*Aim*:
Can you output the records below as a two-column CSV with the header text,answer, giving one row per record with its text and its answer, each in a quoted field with line breaks turned into spaces? Begin at the line that has "Based on what" and stop after the line that has "6.94 meters".

*Task input*:
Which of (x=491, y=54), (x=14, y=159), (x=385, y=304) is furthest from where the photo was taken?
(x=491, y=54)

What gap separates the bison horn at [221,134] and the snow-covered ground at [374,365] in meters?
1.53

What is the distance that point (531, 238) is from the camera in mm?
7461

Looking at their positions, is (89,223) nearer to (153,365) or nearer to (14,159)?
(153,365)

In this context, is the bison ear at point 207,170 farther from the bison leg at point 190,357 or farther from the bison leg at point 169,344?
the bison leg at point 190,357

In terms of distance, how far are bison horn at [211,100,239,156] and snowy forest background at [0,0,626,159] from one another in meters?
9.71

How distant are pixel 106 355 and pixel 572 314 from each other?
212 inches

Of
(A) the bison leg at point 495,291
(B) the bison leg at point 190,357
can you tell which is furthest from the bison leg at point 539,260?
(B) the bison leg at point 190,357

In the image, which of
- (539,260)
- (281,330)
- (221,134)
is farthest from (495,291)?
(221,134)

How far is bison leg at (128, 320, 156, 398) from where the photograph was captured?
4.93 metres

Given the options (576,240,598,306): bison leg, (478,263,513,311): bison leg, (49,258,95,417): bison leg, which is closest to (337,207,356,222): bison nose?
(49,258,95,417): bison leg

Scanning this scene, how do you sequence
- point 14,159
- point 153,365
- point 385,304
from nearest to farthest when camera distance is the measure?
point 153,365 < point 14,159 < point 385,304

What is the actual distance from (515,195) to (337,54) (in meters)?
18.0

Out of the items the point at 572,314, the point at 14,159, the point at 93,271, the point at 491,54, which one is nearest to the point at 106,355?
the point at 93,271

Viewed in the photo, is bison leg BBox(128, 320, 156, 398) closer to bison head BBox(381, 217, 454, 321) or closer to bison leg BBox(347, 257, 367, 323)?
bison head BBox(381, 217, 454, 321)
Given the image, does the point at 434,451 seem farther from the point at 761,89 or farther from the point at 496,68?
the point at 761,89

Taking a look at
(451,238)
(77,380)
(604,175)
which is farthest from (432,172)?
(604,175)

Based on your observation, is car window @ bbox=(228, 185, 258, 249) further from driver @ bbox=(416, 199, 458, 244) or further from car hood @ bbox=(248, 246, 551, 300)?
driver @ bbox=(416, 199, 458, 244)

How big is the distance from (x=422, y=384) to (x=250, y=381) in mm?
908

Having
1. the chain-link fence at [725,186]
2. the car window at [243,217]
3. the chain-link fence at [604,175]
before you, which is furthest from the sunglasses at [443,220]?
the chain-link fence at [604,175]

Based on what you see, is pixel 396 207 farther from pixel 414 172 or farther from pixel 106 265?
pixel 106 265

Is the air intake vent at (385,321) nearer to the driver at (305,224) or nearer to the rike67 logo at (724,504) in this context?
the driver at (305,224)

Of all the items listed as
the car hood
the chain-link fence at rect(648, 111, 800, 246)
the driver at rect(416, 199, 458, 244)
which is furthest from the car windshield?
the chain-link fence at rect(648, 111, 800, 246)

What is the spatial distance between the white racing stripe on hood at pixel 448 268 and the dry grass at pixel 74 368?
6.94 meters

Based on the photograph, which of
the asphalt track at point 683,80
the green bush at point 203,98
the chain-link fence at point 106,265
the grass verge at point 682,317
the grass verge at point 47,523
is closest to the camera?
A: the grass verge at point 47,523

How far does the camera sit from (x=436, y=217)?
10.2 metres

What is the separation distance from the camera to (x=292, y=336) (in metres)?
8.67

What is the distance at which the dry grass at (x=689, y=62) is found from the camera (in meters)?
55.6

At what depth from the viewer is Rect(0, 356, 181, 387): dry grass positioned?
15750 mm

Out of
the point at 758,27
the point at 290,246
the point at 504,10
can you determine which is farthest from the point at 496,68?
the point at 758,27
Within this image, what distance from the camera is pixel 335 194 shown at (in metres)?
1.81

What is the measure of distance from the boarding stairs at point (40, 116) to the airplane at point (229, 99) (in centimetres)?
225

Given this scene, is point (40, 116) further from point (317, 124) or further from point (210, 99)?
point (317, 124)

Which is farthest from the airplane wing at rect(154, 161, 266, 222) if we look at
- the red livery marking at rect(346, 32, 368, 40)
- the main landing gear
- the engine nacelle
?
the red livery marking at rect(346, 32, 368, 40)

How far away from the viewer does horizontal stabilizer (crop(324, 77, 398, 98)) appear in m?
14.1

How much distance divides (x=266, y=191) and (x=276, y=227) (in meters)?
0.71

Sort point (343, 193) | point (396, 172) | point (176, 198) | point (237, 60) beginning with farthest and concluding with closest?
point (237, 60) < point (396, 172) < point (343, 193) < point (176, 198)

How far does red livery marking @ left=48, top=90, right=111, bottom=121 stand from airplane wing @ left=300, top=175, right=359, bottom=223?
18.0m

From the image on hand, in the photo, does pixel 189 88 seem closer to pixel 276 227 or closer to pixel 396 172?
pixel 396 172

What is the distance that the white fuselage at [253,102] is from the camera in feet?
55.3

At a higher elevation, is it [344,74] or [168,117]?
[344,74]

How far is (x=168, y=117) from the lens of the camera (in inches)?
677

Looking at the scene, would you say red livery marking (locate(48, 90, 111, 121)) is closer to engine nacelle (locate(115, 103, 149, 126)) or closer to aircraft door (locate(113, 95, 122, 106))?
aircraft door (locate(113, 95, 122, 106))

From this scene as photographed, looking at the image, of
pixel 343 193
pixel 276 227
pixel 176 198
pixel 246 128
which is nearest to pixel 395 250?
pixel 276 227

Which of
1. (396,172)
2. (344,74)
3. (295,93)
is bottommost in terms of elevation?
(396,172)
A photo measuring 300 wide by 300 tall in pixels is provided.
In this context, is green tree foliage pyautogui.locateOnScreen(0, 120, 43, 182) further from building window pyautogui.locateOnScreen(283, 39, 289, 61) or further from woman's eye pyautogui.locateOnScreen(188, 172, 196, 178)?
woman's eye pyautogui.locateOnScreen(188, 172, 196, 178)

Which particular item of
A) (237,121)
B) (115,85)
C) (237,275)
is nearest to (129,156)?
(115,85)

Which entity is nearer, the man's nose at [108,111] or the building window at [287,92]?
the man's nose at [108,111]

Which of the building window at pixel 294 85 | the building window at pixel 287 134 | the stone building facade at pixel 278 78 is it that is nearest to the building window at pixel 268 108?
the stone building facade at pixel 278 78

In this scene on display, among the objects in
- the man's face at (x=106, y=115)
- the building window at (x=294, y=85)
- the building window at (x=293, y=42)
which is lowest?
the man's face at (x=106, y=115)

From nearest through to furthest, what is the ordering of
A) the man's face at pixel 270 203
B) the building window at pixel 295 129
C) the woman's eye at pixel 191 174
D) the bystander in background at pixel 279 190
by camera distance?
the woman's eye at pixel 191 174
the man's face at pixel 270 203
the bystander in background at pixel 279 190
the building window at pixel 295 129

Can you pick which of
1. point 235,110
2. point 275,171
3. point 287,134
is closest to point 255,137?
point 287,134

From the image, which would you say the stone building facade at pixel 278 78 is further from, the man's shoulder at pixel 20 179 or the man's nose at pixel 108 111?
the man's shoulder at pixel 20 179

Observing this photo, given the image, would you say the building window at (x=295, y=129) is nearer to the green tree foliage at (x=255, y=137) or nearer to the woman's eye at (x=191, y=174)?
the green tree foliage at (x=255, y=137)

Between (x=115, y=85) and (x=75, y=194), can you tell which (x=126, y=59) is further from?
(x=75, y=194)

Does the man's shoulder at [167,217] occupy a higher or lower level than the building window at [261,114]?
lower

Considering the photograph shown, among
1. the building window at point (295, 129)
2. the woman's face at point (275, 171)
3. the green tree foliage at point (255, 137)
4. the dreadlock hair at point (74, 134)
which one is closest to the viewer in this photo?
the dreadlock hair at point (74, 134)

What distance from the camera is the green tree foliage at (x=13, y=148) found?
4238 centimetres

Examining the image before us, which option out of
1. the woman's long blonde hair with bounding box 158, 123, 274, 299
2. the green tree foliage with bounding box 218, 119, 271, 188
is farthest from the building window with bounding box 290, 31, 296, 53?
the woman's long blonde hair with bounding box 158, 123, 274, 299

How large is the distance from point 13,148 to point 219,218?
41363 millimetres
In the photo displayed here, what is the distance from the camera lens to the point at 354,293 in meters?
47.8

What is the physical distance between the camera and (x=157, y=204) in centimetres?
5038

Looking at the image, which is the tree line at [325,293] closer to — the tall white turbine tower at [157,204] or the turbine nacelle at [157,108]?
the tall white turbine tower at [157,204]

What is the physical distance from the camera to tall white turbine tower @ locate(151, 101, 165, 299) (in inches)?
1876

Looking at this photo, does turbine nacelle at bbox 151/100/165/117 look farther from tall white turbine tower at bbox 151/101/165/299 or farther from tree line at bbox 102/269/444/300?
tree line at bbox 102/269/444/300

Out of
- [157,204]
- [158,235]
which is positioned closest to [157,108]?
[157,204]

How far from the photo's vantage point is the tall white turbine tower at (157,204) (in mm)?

*Expected output*:
text,answer
"Based on what you see, is pixel 396 207 farther from pixel 414 172 or farther from pixel 106 265?","pixel 106 265"
"Is the air intake vent at (385,321) nearer to the driver at (305,224) or nearer to the rike67 logo at (724,504) in this context?","the driver at (305,224)"
"Of all the items listed as the car hood the chain-link fence at rect(648, 111, 800, 246) the driver at rect(416, 199, 458, 244) which is furthest from the car windshield?","the chain-link fence at rect(648, 111, 800, 246)"
"What is the spatial distance between the white racing stripe on hood at pixel 448 268 and the dry grass at pixel 74 368?","6.94 meters"